A Social Security Number (SSN) is a 9-digit identification number, assigned by the U.S. government, that is used for tax reporting purposes. It is NOT employment authorization.
Who is eligible for an SSN?
As an F or J student, you are eligible for a SSN if you have an actual job offer. Students who have never worked on campus, but who find authorized employment off campus (like CPT or OPT) are also eligible to apply for a SSN. Persons with F-2, H-4, B-1 or B-2 status may not be employed and cannot obtain a SSN.
Why do I need a SSN?
Non-US citizens are legally required to provide a US SSN:
- For wage and tax reporting purposes
- For tax returns with the Internal Revenue Service (IRS)
However, banks, apartment owners, telephone companies, and many other businesses typically ask you for a SSN even though you may not be eligible for one. Those businesses should be able to provide you services without a SSN. If they persist, ISSS can write a generic letter explaining why you are not eligible for a SSN and therefore, why they should not deny you their service.
How do I apply for a SSN?
You will need two (2) SSN support letters. One will come from your employer, and the other from ISSS. You will take both letters to the Social Security Administration (SSA) office to request a SSN.
Do can I request a social security support letter from ISSS?
- Login to iStart and complete the e-form called “SSN Letter Request”.
- If you are unfamiliar with iStart, watch the “Introducing iStart” video.
- Note I: ISSS will verify your enrollment, lawful presence and other information before processing your SSN Letter request.
- Note II: J-1 students sponsored by IIE, Fulbright, Muskie, etc (other than GSU) do not need to request a social security letter from ISSS in order to request a SSN. The letter from your sponsor should suffice.
I have my SSN support letter from ISSS. What’s Next?
Go to the nearest Social Security Administration (SSA) office. To find the nearest location, click here.
Bring the following with you:
- EVERYONE: Passport, I-94 Card, and completed Form SS-5 available on the SSA website at http://www.ssa.gov/online/ss-5.html
- F-1 Students:
- For on-campus employment: Valid I-20 form, employer letter, and ISSS letter
- For CPT employment: Valid I-20, CPT authorization, employer letter, and ISSS letter
- For OPT employment: I-20, OPT authorization, EAD card, employer letter, and ISSS letter
- J-1 Students: DS-2019 form, work authorization letter from your sponsor, and ISSS letter
- J-1 Scholars/Researchers: DS-2019, employer letter
- J-2 Students: DS-2019 for the J-1 student/scholar and J-2 dependent, valid EAD (Employment Authorization Document) from U.S. Citizen & Immigration Services (USCIS)

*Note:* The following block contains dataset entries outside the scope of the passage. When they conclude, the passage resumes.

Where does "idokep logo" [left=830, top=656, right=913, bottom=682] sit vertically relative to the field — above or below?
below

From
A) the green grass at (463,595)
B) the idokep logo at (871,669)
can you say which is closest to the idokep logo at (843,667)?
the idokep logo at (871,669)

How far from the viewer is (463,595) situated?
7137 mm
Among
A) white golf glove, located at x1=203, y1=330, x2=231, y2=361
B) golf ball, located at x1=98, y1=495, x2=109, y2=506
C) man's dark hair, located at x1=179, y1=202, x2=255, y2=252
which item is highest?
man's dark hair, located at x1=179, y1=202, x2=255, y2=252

- H-1 Students: A Copy of Form I-797 showing approval of H-1 petition
Please Be Aware:
- Your employment offer letter should include the EIN# (employer identification number). You can get a sample letter for this purpose from ISSS if needed.

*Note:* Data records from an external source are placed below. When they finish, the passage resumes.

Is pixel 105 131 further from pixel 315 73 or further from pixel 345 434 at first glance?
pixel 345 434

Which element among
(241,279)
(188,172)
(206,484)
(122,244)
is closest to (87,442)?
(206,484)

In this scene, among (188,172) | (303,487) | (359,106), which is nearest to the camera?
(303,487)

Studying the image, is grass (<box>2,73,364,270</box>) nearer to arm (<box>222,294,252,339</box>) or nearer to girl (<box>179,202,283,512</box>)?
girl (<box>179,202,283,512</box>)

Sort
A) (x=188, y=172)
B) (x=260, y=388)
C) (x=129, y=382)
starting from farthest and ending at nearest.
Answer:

- Wait at least 10 days after you initially entered the United States in order to request a SSN. This will allow enough time for the SSA to have access to your immigration information and verify your legal status and employment eligibility.
- There is no cost to apply for a SSN. After submitting the application, the SSN card will arrive by mail in approximately two-four weeks at your local address in the US.
Frequently Asked Questions:
To find a location near you, visit http://www.ssa.gov/, then click "Find a Social Security Office" in the menu on the left.
IMPORTANT: If you are told by the SSA that your admission number (I-94 number) has not been put in the system/database, the SSN representative should make photocopies of all your documents and give you a receipt. If you are told to come back or go to USCIS, kindly ask them to verify your immigration status by faxing a request for verification to LOSISV (Los Angeles Immigration Status Verification) unit. Make sure they make copies of your immigration documents for verification. If this happens to you, the SSA office has indicated that it can take up to 90 days to receive your SSN. If denied, request a written denial, and come see us!